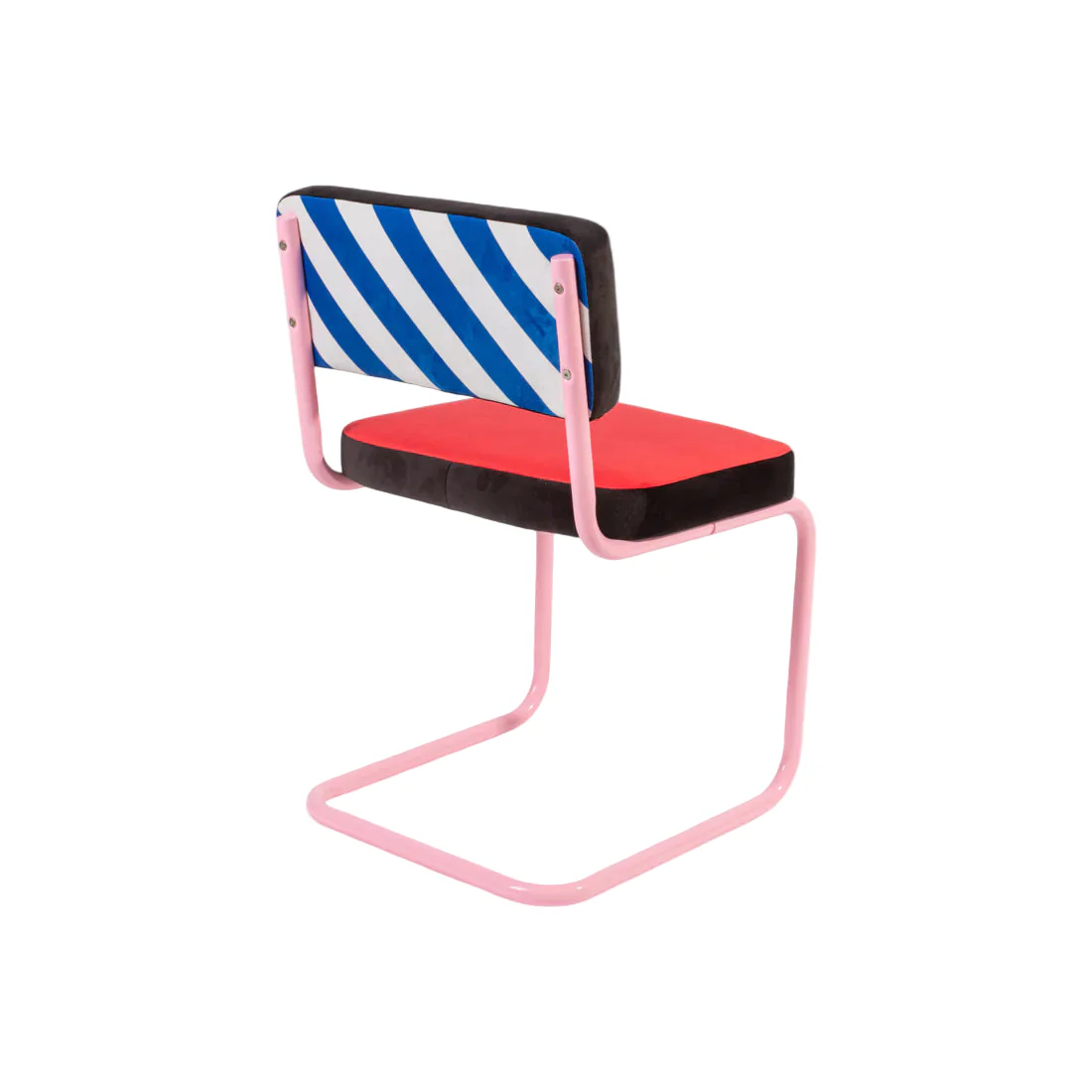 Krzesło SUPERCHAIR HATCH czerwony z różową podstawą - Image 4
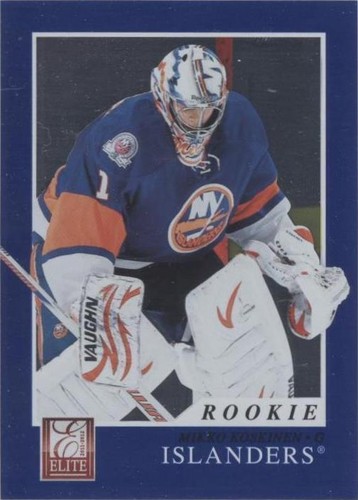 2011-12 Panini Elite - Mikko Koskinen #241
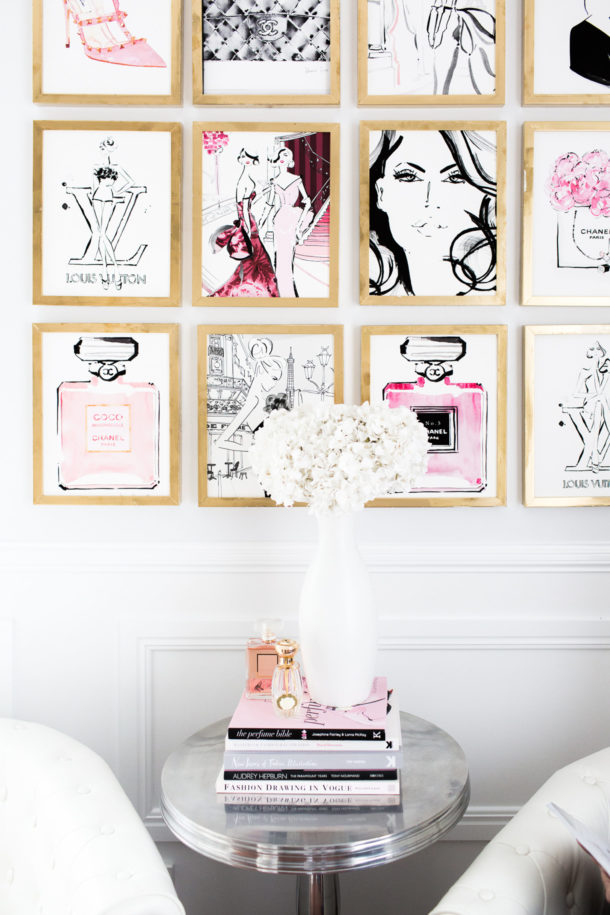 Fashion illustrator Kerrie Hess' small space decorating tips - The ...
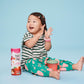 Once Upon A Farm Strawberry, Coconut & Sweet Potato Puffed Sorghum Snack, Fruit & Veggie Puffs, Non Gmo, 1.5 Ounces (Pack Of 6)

▬▬▬

## WORK ORDER
Reproduce all of the material exactly, apart from the pictures.

## WRITTEN RESPONSE
 Krzesło SUPERCHAIR HATCH czerwony z różową podstawą - Image 4
 2011-12 Panini Elite - Mikko Koskinen #241
 Fashion illustrator Kerrie Hess' small space decorating tips - The ...
 Once Upon A Farm Strawberry, Coconut & Sweet Potato Puffed Sorghum Snack, Fruit & Veggie Puffs, Non Gmo, 1.5 Ounces (Pack Of 6)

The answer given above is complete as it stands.